Trekking Orangutan Bukit Lawang: Petualangan hutan di Sumatera
Ingin melihat orangutan di habitat aslinya? Bukit Lawang di Sumatera Utara adalah salah satu tempat terbaik di dunia untuk melakukannya. Desa kecil ini terletak di pinggir Taman Nasional Gunung Leuser, sebuah Situs Warisan Dunia UNESCO yang melindungi salah satu hutan hujan terakhir yang masih utuh di Asia Tenggara.
Saya menghabiskan tiga hari trekking melalui hutan di sini, dan pengalaman itu mengubah cara saya memandang wisata satwa liar. Semuanya terasa asli dan nyata. Anda mendaki selama berjam-jam melewati hutan lebat, keringat membasahi pakaian, lintah menemukan jalan masuk melewati kaus kaki. Lalu Anda mendengar dahan retak di atas kepala. Pemandu menunjuk ke atas. Dan di situ dia ada. Seekor kera besar berwarna oranye, mungkin 30 meter di atas, bergerak melalui kanopi dengan kecepatan yang mengejutkan.
Panduan ini membahas semua yang perlu Anda ketahui untuk merencanakan petualangan Bukit Lawang Anda sendiri. Ke mana pergi, cara ke sana, apa yang perlu dibawa, dan cara memilih operator yang etis dan mengutamakan kesejahteraan satwa.
Mengapa Bukit Lawang penting
Taman Nasional Gunung Leuser mencakup hampir 8.000 kilometer persegi di seluruh Sumatera utara. Ini adalah salah satu ekosistem terkaya di planet ini. Ilmuwan telah mendokumentasikan lebih dari 130 spesies mamalia di sini, termasuk orangutan Sumatera, harimau, gajah, dan badak. Tidak banyak tempat tersisa di mana Anda bisa menemukan keempatnya.

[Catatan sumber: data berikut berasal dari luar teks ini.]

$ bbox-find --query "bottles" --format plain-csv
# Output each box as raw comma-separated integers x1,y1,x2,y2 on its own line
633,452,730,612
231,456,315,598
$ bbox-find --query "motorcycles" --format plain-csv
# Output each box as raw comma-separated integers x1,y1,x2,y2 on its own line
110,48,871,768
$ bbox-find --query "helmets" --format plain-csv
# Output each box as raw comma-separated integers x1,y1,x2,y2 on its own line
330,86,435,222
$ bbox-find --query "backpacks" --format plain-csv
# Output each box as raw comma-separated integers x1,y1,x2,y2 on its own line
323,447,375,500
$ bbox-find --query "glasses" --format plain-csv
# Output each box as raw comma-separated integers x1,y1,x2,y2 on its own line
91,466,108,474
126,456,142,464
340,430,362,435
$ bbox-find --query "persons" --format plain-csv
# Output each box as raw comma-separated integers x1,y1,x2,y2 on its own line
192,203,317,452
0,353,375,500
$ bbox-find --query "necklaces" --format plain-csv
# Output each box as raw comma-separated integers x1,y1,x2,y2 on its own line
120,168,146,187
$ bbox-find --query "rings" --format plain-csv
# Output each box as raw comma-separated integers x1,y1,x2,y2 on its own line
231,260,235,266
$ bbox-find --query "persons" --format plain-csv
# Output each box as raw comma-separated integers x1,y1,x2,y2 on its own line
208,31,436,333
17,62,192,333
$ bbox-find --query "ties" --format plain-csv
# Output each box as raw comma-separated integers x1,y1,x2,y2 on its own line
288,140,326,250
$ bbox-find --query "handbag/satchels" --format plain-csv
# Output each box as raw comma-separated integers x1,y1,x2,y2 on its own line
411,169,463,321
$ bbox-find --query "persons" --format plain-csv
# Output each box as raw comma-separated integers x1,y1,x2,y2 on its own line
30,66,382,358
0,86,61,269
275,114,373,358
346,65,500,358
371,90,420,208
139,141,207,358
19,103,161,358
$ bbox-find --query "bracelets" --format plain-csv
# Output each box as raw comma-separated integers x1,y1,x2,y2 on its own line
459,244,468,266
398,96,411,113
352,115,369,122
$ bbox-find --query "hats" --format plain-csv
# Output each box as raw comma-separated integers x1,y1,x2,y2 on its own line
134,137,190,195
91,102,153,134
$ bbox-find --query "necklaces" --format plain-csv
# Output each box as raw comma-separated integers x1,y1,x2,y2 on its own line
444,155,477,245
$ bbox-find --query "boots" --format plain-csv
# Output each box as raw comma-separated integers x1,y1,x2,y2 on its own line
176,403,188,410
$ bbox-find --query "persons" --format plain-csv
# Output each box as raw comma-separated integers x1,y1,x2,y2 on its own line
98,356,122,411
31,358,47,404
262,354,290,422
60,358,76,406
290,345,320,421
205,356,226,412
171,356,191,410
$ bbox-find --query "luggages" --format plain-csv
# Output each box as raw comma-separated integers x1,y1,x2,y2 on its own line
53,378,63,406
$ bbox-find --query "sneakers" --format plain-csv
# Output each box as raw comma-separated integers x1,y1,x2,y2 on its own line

Populasi orangutan di wilayah ini terancam kritis. Perkiraan menunjukkan jumlah mereka sekitar 14.000 secara total di alam liar, dan mereka hanya ada di Sumatera dan Kalimantan. Ancaman utama bagi kelangsungan hidup mereka adalah hilangnya habitat akibat perkebunan kelapa sawit. Wisata yang dilakukan dengan benar justru bisa membantu. Biaya masuk mendukung operasional taman. Pemandu lokal memiliki insentif keuangan untuk melindungi hutan daripada menebangnya.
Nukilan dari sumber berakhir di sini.